By Thomas Arnett

Most teachers enter their profession because they want to help young people succeed. But in today’s classrooms, especially those in disadvantaged communities, helping students is no small feat.

Teachers who make a difference in their students’ lives do more than just plan and deliver excellent classroom learning experiences. They call parents, make home visits, provide after-school tutoring, design custom learning activities and develop strong personal relationships with their students.

Society reveres teachers who go this extra mile. But most teachers struggle with having the kind of impact they want to have while still living balanced, well-rounded lives. Fortunately, emerging innovations can empower teachers to make a greater difference in a more sustainable way.

With the help of new software and new instructional models, schools are expanding the frontier of teacher impact. By way of analogy, consider how computer technology vastly expanded the capabilities of expert animators. With digital animation tools, animators can create films with color pallets, textures, movements and 3D realism that were practically impossible to produce in the days of hand-drawn animated films.

As animation technologies substitute for humans in performing laborious rules-based tasks, they allow expert animators and artists to focus their time and creativity on tasks that cannot be automated—such as imbuing characters with persona-forming appearances, movements, and gestures, designing settings with mesmerizing textures and lighting and crafting story arcs and dialogue that captivate audiences.

For example, starting in the 1980s and early 1990s, Disney and Pixar began using Pixar’s proprietary Computer Animation Production System (CAPS) to automate many advanced animation effects.
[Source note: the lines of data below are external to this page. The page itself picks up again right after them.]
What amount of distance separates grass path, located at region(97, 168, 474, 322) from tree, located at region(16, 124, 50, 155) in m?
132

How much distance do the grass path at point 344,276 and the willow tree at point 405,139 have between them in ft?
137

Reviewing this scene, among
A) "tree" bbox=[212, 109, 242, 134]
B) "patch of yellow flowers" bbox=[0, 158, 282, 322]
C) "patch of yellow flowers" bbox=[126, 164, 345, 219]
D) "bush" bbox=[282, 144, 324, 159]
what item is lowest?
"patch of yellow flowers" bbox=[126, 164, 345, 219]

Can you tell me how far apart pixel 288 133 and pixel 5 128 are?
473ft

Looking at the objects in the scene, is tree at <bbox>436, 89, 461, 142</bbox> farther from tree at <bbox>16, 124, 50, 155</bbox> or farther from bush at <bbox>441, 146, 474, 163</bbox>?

Prior to digital animation, most of the camera angle shifts in animated films involved zooming in and out or shifting up and down or side to side. Films rarely included sequences with rotating camera angles because figuring out how the elements of a drawing should shift as the camera angle turned was an extremely complex, labor-intensive, and costly process.
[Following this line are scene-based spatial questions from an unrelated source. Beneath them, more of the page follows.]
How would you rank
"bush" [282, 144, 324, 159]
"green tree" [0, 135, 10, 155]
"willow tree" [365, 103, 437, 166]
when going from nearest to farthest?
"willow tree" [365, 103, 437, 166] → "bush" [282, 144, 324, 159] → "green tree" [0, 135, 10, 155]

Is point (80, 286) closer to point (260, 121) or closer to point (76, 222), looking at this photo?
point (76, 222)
To create a scene for the 1953 Disney film Peter Pan—in which the camera angle rotates around the mainmast of Captain Hook’s ship as it follows Peter Pan’s duel with Hook—scene planners had to calculate painstakingly the frame-by-frame shifts in the drawings using slide rules. In contrast, Disney’s 1991 film Beauty and the Beast famously showcased the power of digital animation technology in a sweeping scene in which the camera rotates around Belle and the Beast as they dance in a sprawling ballroom.

The history of animation illustrates a pattern that holds true for teaching as well: as software automates some aspects of teacher expertise, teachers can do more with the limited time they have. Teachers also benefit from a new array of tools that help them gather, analyze and act on real-time data about student learning, thereby expanding their ability to provide excellent instruction.

In schools of the future, teachers will always be an indispensable part of high-quality education because machines cannot replicate the most important things that teachers do. But with the help of performance-augmenting technologies, teachers will have an unprecedented ability to impact their students’ lives for the better.

As the world moves rapidly toward a future where nearly every aspect of work and life will be enhanced by pervasive computing, artificial intelligence is changing what students need to know and be able to do in order to find their place in the world. In this future, one of the most important gifts we can give students is the confidence and ability to thrive in a novel and complex world transformed by artificial intelligence. Fortunately, innovations that automate some elements of teacher expertise also supply the tools needed to augment teacher impact.